A long time ago, the author, quite an enthusiast of E2, sought a way to make a contribution. A great comfort and pleasure in his life was Mathematics; for example he spent many hours reading about the Extraction of Roots in the Encyclopedia Britannica, and the occasional mathematical problem within his means was all the sustenance he needed.

Having seen many attempts at the Rigorization of Mathematics, directed at the Youths in High Schools today, the Foundations seemed important. Certainly they are poorly understood, if the many writeups here on, for example, division by zero are any indication. So the task became the telling of what he knew of division - particularly its DEFINITION, which is not commonly known.

Various concepts of division exist - it is how we check multiplication; it is an idealization of physical partitioning into equal groups; it creates formal symbols for which multiplication by the divisor returns the dividend - in this way we can divide by numbers which are not factors of the dividend... There is a mess of algorithms and notations and definitions, but in the end it seems that division is not very important or interesting. The author is at a loss.

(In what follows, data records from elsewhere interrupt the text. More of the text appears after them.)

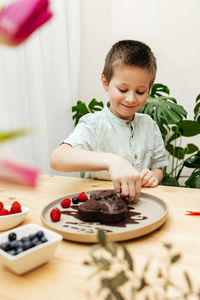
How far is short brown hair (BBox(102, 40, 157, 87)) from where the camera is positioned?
1.53 metres

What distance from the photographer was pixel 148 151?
5.99ft

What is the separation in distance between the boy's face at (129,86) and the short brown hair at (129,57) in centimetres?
3

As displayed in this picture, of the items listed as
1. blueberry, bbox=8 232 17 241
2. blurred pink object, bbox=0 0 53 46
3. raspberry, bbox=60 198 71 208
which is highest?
blurred pink object, bbox=0 0 53 46

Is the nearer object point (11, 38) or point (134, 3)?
point (11, 38)

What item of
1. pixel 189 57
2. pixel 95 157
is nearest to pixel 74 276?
pixel 95 157

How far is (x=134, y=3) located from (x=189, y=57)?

(If there is any interest, he will tell about formal division — how mathematicians narrowly escape dividing by zero —, division viewed as a continuous function, or division into factors as a method for understanding an algebraic structure. Let him know.)

Operation

Division is breaking a dividend into parts each equal in magnitude to the divisor and counting them. Equivalently, one can break a dividend into a number of equal parts represented by the divisor and measure each part's size. But perhaps the most precise and simple definition is that division is the inverse operation of multiplication.

(a ÷ b = c) if and only if (c × b = a).

Dividing by a number in a group (such as a nonzero real number), then, is equivalent to multiplying by its multiplicative inverse.

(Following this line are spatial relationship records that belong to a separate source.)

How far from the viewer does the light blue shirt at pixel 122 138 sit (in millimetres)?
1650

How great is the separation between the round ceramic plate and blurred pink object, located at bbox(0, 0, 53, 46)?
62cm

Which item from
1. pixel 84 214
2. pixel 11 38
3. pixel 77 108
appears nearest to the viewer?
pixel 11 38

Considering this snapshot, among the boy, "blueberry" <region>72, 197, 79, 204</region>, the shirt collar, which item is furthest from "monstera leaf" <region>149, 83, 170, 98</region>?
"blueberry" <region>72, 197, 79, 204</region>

(a × b-1) × ba × (b-1 × b) = a × 1 = a;
applying the definition of division, a/b = ab-1 if the latter is defined.

Addition distributes on the left over division because it distributes over multiplication.

When a/c + b/c = q, (a/c + b/c)c = qc,
and since multiplication is distributive, a + b = qc;
so (a + b)/ c = q.

It is not always possible, however, to distribute (a + b)/c = q; for example, as integers (1 + 3)/2 = 2, but 1 and 3 are not divisible by two.

Notation

Division is usually written horizontally with the operator in the middle. There are at least three such ways to write a quotient:

  • As a fraction, a divided by b is written with a above and b below a horizontal bar. By analogy, fractions are often written diagonally or horizontally, as a/b.
  • As a ratio, a divided by b is written horizontally, as a : b.
  • The generic symbol for division is the division sign ÷, a colon superimposed on a horizontal bar, which reads as "divided by" instead of "over" or "to".

In long division, the long division symbol or the colon is used to separate the divisor from the dividend.

Algorithms

The division algorithm (see abiessu's writeup there) allows splitting division problems into smaller problems.

People usually divide small two digit numbers by one digit numbers in their heads using shortcuts and multiplication tables. If all else fails, you can guess and check.

Multiplication by the multiplicative inverse

To divide fractions, you may multiply the dividend by the reciprocal of the divisor. To divide integers modulo n, multiply the dividend by the multiplicative inverse of the divisor. In other cases, another method is probably simpler.